At the frequent stops, Mr Finch came out of the driver's cab and sat in the doorway of the van at the seat of change. Every time he appeared holding not only his cash box and ledger but also a battered notebook bound in imitation leather which he left nonchalantly on the edge of his little counter, with many a casually pregnant glance thrown in Alice's direction.

'Take no notice,' Mrs Macaulay hissed at Alice, passing her a stack of All-Bran boxes.

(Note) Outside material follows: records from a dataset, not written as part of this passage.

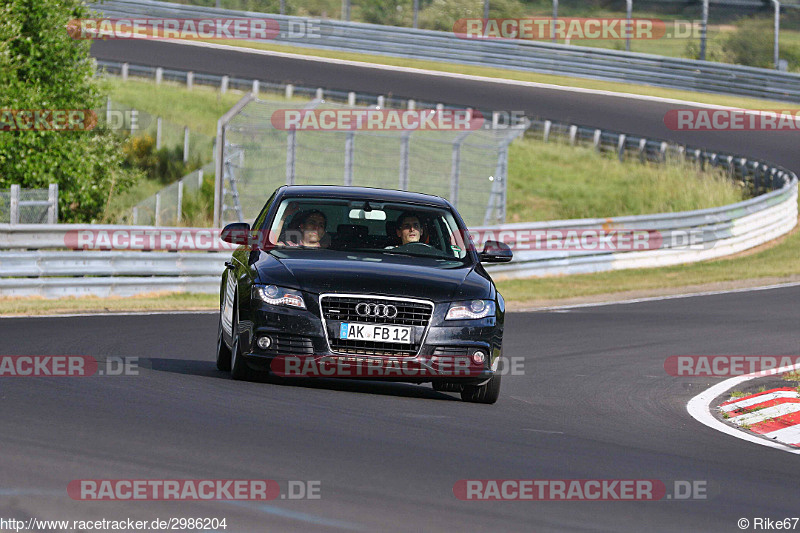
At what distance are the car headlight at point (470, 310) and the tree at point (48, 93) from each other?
50.7 ft

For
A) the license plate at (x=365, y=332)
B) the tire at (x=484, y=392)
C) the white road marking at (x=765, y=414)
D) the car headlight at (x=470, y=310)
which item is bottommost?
the white road marking at (x=765, y=414)

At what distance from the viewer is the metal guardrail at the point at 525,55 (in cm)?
4384

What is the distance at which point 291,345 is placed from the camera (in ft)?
30.3

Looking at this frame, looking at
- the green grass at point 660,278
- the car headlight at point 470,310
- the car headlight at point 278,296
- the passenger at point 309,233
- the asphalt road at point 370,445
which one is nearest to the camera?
the asphalt road at point 370,445

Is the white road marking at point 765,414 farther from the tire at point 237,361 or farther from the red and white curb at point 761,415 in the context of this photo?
the tire at point 237,361

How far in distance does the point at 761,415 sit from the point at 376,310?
310cm

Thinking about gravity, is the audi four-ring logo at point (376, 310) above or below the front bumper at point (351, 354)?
above

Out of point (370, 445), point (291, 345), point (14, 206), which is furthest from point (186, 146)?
point (370, 445)

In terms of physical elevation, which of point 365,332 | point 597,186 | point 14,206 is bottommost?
point 597,186

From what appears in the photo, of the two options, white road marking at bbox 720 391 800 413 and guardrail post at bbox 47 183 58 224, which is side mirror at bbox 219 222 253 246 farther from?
guardrail post at bbox 47 183 58 224

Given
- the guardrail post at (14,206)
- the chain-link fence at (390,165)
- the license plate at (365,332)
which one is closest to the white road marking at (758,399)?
the license plate at (365,332)

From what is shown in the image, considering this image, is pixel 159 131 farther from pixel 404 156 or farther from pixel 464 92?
pixel 404 156

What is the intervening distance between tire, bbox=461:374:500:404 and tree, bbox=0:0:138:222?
15.0 meters

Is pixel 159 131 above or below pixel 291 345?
below
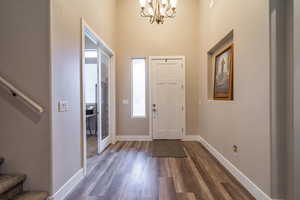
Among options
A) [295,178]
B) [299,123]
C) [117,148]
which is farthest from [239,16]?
[117,148]

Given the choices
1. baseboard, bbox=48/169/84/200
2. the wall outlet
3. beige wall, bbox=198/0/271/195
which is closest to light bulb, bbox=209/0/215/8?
beige wall, bbox=198/0/271/195

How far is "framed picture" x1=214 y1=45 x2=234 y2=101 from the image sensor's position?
3.21 meters

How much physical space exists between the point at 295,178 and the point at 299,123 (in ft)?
1.85

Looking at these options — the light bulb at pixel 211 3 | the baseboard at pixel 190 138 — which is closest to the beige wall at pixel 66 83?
the light bulb at pixel 211 3

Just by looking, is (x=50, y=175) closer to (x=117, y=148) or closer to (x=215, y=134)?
(x=117, y=148)

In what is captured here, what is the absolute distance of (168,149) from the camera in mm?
4473

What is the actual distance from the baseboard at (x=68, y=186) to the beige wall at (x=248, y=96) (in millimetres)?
2443

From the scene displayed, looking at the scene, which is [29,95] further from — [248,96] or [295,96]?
[295,96]

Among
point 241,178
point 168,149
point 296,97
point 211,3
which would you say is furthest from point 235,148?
point 211,3

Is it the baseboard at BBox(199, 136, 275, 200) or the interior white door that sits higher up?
the interior white door

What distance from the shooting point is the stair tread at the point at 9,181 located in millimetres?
1826

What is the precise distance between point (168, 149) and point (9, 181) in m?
3.25

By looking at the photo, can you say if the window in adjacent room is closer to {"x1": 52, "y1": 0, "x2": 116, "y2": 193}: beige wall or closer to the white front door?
the white front door

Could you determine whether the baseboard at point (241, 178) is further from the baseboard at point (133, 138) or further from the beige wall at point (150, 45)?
the baseboard at point (133, 138)
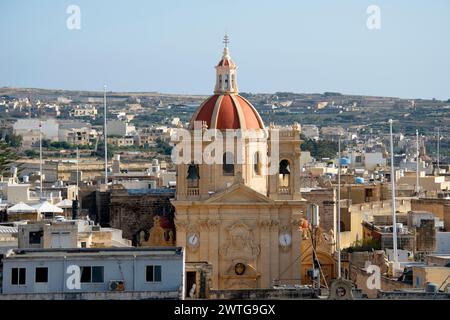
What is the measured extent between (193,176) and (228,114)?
2.29m

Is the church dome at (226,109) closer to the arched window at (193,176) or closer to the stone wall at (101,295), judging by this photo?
the arched window at (193,176)

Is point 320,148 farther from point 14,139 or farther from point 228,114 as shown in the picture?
point 228,114

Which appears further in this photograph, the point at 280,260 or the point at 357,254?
the point at 280,260

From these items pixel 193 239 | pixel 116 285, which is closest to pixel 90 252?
pixel 116 285

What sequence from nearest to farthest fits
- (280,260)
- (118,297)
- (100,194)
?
(118,297) → (280,260) → (100,194)

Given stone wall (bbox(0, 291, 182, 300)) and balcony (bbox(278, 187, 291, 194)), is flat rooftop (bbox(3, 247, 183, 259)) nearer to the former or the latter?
stone wall (bbox(0, 291, 182, 300))

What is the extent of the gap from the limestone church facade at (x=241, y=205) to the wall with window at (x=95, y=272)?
52.3 ft

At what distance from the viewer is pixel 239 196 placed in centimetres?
6531

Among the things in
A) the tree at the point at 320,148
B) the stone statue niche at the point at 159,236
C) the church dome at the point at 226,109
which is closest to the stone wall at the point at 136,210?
the stone statue niche at the point at 159,236

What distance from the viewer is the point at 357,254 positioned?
61344mm

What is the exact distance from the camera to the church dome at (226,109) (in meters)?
66.0
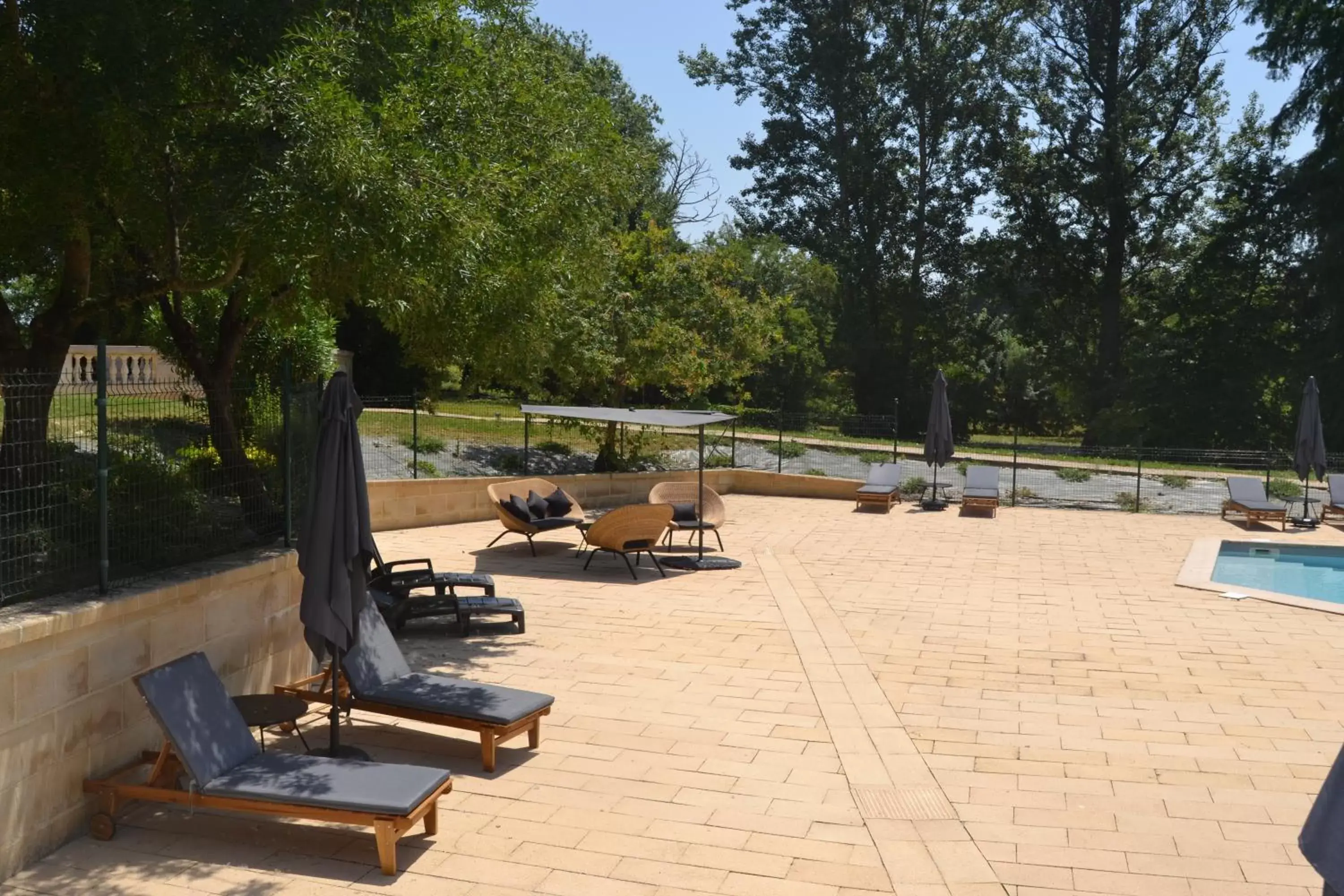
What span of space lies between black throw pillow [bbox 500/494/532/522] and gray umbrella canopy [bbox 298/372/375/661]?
7.73 meters

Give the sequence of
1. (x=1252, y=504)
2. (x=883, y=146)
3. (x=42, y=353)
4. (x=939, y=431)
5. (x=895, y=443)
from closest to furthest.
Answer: (x=42, y=353) < (x=1252, y=504) < (x=939, y=431) < (x=895, y=443) < (x=883, y=146)

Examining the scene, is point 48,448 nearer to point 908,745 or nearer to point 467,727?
point 467,727

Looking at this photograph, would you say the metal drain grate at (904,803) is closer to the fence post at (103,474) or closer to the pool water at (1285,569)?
the fence post at (103,474)

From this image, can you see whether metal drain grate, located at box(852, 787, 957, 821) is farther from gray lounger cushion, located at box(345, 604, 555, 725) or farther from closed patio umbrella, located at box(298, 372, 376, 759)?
closed patio umbrella, located at box(298, 372, 376, 759)

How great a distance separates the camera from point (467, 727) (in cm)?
710

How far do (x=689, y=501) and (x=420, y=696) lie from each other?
366 inches

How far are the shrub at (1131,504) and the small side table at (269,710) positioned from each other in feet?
59.9

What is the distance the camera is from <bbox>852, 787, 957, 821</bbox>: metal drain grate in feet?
21.2

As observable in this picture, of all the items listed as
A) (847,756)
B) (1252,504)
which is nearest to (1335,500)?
(1252,504)

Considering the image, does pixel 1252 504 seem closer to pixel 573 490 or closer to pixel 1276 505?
pixel 1276 505

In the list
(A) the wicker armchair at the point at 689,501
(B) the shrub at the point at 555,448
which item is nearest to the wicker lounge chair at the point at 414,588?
(A) the wicker armchair at the point at 689,501

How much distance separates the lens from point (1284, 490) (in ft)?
73.7

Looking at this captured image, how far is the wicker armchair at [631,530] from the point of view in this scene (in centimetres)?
1365

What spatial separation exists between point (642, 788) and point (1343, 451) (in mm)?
33779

Those are his terrible jingles. Don't give him the chance to mention them.'

At every stop, the van filled rapidly with people, heaving each other up the steps into the interior like an eager crowd of hedgehogs. Alice was stared at.

'Who's 'er?' somebody said from close to the floor.

'Sh, you, Granny. That's the new lady-'

'Who's 'er?'

'Mrs Jordan,' Mrs Macaulay said with great clarity. 'She has just moved into the Major's house at Pitcombe.'

There was a sucking of teeth.

'She won't like that. Miserable 'ouse, that is.'

'But I do like it-'

'It's very good of Mrs Jordan to help us,' Mrs Macaulay said, 'because she has three little ones on her hands.'

'Where's me spaghetti hoops, then?'

'Hang on, Gran, they're coming,' and then, turning confidentially to Alice, 'she loves them. She don't need her teeth in to eat them, see.'

At the end of the third stop, Mr Finch laid his hand slowly on his book of poems and looked roguishly at Alice.

'Care for something to read before Barleston, Mrs Jordan?'

Mrs Macaulay was ready for him. 'Sorry, Mr Finch, I've got the cereal section to explain to Mrs Jordan before we get there.'

Mr Finch placed the book flat against his chest, holding it in both hands.

'Are you a reader, Mrs Jordan? I fancy you are.'

'Novels,' Alice said hastily. 'As much fiction as I can get. But you know, with the children-'

Mrs Macaulay tapped her watch.

Time, Mr Finch, time.'

By the end of the second hour, Alice could gladly have lain down on the lineoleum floor of the van and wept with fatigue. Spring it might be, but the day felt raw and cold, and the depressing contents of the shelves, the tins of butter beans and the packet puddings, only compounded the bleakness. Alice had asked Mr Finch, in his shop the previous week, for an avocado pear, and Mr Finch had made it elaborately plain to her that left to himself his shop would be a profusion of avocado pears, but that the brutish character of his non-poetry reading clientele demanded nothing more outre than cabbages.